- _Text provided_
::::::::

Clearly archaeology is more than digging in the dirt. Just ask Alexandra Miller, a senior from Evanston who worked as a supervising excavator at the Aztec site of Xaltocan in Mexico with anthropology professor Elizabeth Brumfiel and at the Mayan site of Chan in Belize with anthropology associate professor Cynthia Robin.

As supervising excavator she described and identified the finds and supervised and helped train local workers in excavation techniques. Working with local people “in an effort to bring more of their history to light” was a central aspect of both digs for Miller.

“While most people tend to think that archaeologists only discover bones, when you work with local people there are all sorts of interesting ideas about heritage, nationalism, history and modernity that come up in your work,” says Miller.

Her research interests include economic and political inequality, topics she’s researched in the context of Mayan society and the Aztec Empire.

At Northwestern she’s been involved in the Undergraduate Anthropology Society and the Northwestern University Conference on Human Rights. She also has an article in press in the Archeological Papers of the American Anthropological Association on women’s roles and gender relations during the development of North African pastoralism.

In the future Miller hopes to work with an international development organization and conduct academic research with the goal of bringing attention to the processes that create economic inequality in the world.

“I think that many well-informed and intelligent people remain unaware of the ways in which U.S. choices impact other countries’ economies and the global environment,” she says.

::::::::

- _Supplied material_

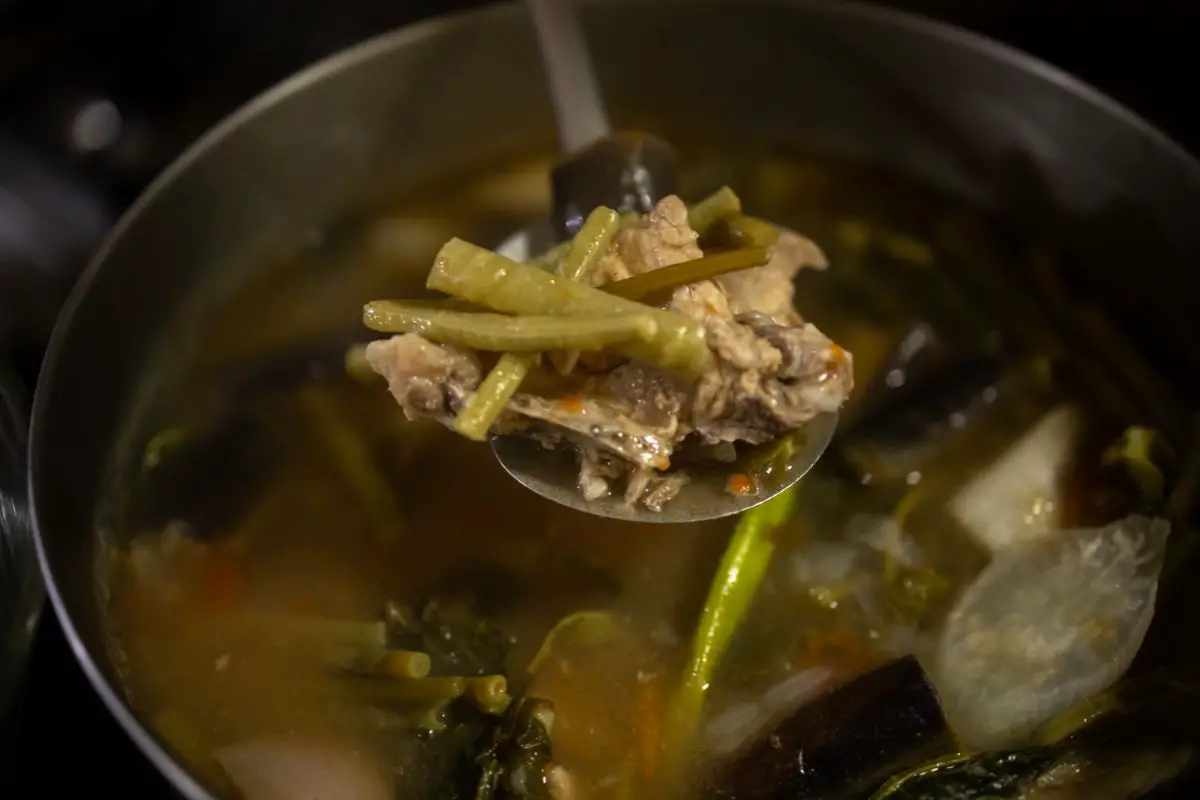 The 18 Best Slow Cooker Filipino Recipes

::::::::

- _Request 1_
In the profile of Alexandra Miller, what is the name of the Mayan site in Belize where she worked?
- _Request 2_
Please translate this sentence from the profile of Alexandra Miller into Spanish: "Her research interests include economic and political inequality, topics she’s researched in the context of Mayan society and the Aztec Empire."

- _Problem solution 1_
Chan

- _Problem solution 2_
Sus intereses de investigación incluyen la desigualdad económica y política, temas que ha investigado en el contexto de la sociedad maya y el Imperio azteca.